• [Work item]: Update the part of the text on LLMs and work quality that opens with "I’ve had LLM" and closes with "never particularly important.", putting "bow ties" in place of "neck-ties".

• [Text excerpt]:

####

This is especially true if we start to see more of a split in usage between LLMs based on cost. High quality frontier models might produce better work at a higher cost, but there is also economic cost pressure from the bottom. And just like with human consultants or employees, you’ll pay more for higher quality work.
I’m not quite sure what I’m trying to argue here. But the idea that an LLM won’t produce a low quality report just seemed silly to me.
You’ve missed the point of original article about the proxy for quality disappearing. LLMs are trained adversarially, if that’s a word. They are trained to not have any “tells”.
Working in a team isn’t adversarial, if i’m reviewing my colleague’s PR they are not trying to skirt around a feature, or cheat on tests.
I can tell when a human PR needs more in depth reviewing because small things may be out of place, a mutex that may not be needed, etc. I can ask them about it and their response will tell me whether they know what they are on about, or whether they need help in this area.
I’ve had LLM PRs be defended by their creator until proven to be a pile of bullshit, unfortunately only deep analysis gets you there
Yes, I don't think this matters. Much of "knowledge work" was always a proxy for something else.
High quality in terms of typos and errors is mainly a signal of respect in a similar way to wearing ironed white shirts with neck-ties. "Walls of text" that no one is expected to read in depth. Basically a symbolic demonstration of sacrifice and subservience (or something). LLMs remove this mode of signalling.
If quality of content wasn't examined before, it was probably never particularly important.
> I don't know if I agree with either assertion… I've seen plenty of human-generated knowledge work that was factually correct, well-formatted, and extremely low quality on a conceptual level.
Putting a high level of polish on bad ideas is basically the grifter playbook. Throughout the business world you will find workers and entire businesses who get their success by dressing up poor ideas and bad products with all of the polish and trimmings associated with high quality work.

####

• [Provided records]:
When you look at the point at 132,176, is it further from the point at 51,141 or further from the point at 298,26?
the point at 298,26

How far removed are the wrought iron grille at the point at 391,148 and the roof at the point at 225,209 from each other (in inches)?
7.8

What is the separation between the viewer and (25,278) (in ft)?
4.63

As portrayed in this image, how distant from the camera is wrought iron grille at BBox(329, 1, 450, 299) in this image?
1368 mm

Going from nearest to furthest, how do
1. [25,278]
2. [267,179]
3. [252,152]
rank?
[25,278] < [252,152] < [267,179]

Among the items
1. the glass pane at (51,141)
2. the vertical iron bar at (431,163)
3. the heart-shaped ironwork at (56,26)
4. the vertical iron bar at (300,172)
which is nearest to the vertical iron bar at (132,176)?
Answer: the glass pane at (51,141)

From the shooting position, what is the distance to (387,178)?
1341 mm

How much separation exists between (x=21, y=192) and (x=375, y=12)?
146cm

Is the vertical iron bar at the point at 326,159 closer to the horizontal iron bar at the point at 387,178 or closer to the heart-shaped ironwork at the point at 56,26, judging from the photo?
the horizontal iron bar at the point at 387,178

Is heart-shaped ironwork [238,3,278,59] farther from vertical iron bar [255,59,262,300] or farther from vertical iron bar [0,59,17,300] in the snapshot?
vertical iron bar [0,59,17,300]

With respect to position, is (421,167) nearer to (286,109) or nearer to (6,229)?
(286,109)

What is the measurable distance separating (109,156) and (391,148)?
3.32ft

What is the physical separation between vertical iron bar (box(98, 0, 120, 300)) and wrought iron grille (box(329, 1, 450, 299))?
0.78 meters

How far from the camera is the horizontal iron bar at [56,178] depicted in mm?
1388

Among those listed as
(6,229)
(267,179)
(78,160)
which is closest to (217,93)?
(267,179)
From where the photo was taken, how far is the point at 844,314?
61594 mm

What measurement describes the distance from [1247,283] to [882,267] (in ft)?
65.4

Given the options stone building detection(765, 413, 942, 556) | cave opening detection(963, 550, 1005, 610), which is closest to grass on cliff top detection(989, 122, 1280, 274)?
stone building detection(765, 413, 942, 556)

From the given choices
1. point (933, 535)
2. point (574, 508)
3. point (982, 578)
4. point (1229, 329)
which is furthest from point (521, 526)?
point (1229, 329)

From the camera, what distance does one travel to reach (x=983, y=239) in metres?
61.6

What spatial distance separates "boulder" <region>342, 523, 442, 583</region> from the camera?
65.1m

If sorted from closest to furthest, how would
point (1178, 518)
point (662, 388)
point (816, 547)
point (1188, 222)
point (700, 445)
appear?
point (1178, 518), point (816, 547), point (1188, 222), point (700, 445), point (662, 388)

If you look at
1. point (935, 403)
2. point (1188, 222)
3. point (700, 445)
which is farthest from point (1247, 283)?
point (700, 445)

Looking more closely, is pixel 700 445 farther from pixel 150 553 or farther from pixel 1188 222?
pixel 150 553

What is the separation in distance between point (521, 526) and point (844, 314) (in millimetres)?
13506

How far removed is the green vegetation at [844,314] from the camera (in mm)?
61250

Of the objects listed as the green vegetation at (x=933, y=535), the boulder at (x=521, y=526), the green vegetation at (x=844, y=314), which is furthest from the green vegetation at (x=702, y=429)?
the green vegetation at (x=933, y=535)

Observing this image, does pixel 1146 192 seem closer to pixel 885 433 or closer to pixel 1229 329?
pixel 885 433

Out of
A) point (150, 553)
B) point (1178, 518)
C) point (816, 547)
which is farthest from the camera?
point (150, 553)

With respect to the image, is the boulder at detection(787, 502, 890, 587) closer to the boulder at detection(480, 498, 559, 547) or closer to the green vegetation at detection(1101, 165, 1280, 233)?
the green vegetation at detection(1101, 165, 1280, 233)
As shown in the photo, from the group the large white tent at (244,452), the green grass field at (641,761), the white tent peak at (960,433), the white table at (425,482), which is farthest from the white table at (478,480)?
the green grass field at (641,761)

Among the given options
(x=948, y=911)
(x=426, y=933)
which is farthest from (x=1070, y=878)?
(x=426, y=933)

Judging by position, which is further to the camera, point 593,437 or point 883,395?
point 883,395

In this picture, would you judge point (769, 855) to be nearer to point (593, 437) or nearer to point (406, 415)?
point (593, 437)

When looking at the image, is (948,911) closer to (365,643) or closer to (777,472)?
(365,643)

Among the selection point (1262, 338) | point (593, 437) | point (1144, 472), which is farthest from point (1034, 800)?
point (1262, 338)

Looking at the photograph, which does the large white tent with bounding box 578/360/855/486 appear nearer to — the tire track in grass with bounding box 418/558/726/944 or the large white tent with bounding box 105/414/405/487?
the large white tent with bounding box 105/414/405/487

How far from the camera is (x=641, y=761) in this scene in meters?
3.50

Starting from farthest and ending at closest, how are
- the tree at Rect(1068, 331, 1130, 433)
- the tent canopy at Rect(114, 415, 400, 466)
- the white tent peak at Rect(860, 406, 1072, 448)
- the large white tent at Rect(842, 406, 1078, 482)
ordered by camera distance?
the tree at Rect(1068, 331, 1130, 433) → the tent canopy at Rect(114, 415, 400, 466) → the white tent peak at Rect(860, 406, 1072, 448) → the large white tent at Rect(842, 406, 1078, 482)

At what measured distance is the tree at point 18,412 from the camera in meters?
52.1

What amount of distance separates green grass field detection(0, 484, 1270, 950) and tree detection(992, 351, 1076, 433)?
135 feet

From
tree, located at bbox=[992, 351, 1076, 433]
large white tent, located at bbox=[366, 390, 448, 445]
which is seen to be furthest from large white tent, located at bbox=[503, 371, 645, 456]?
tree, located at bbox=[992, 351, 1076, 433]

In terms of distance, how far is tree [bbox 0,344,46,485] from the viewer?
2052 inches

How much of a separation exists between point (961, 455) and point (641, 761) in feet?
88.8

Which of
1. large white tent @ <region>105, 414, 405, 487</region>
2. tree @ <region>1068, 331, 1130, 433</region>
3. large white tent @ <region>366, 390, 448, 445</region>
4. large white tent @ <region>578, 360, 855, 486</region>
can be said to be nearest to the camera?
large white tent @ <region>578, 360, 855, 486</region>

####

• [Your solution]:
I’ve had LLM PRs be defended by their creator until proven to be a pile of bullshit, unfortunately only deep analysis gets you there
Yes, I don't think this matters. Much of "knowledge work" was always a proxy for something else.
High quality in terms of typos and errors is mainly a signal of respect in a similar way to wearing ironed white shirts with bow ties. "Walls of text" that no one is expected to read in depth. Basically a symbolic demonstration of sacrifice and subservience (or something). LLMs remove this mode of signalling.
If quality of content wasn't examined before, it was probably never particularly important.